What Do I Want From Tanzania (Short)
Today I type from the patio. The daily power outages force me into nature’s office. Birds whistle, sing and cry. Roosters crow. A cow I haven’t heard before bellows a hello.
The gardener sneaks out the back gate assuming I didn’t notice or uncaring that I did. The housekeeper, who joined our household three days ago, bangs a mop into furniture as she shines the grey tile floor.
My legs crossed beneath me, fit comfortably between the arms of the chair. The red, olive and gold geometric patterned cushions provide local flair.
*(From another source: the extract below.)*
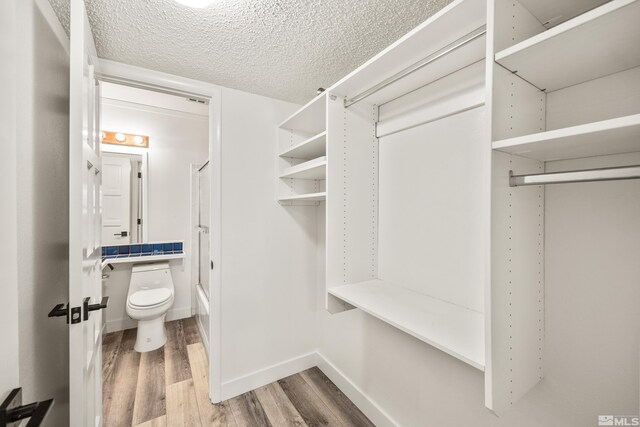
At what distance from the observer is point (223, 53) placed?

An orange spider drops from the ceiling and lands on my hand. I swat it off and wonder what will land next. Last week a juvenile house gecko fell into my hair.
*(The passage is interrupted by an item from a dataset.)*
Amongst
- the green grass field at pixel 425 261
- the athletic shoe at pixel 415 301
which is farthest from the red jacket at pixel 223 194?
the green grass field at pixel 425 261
I’ve just finished my Swahili lesson for the day. I wonder how long we will live in Africa. Will Swahili have value to me this time next year?
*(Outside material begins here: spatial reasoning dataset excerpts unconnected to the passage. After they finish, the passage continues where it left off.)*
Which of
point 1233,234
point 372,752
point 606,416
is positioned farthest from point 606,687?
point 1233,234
Kuomba (to beg of/pray for)
Kutaka (to want)
“Should I use ‘naomba’ (I beg for/pray for) or ‘nataka’ (I want) when I request a bottle of water at a shop?” I had asked my teacher.
He told me to use naomba. It is polite and proper.
I queried further. I explained that a few weeks ago a man corrected me when I used naomba. He told me that naomba was begging for something for free and if I was going to buy it I should say nataka.
My college-aged teacher laughed, his sizeable white grin contrasted brightly against his dark skin. “Was he Kenyan? Kenyan’s speak very (harshly),” he said.
Naomba it is.
With that, I ask myself, “waomba nini” (What do you want)?
What is it that you want out of this life (in Tanzania)?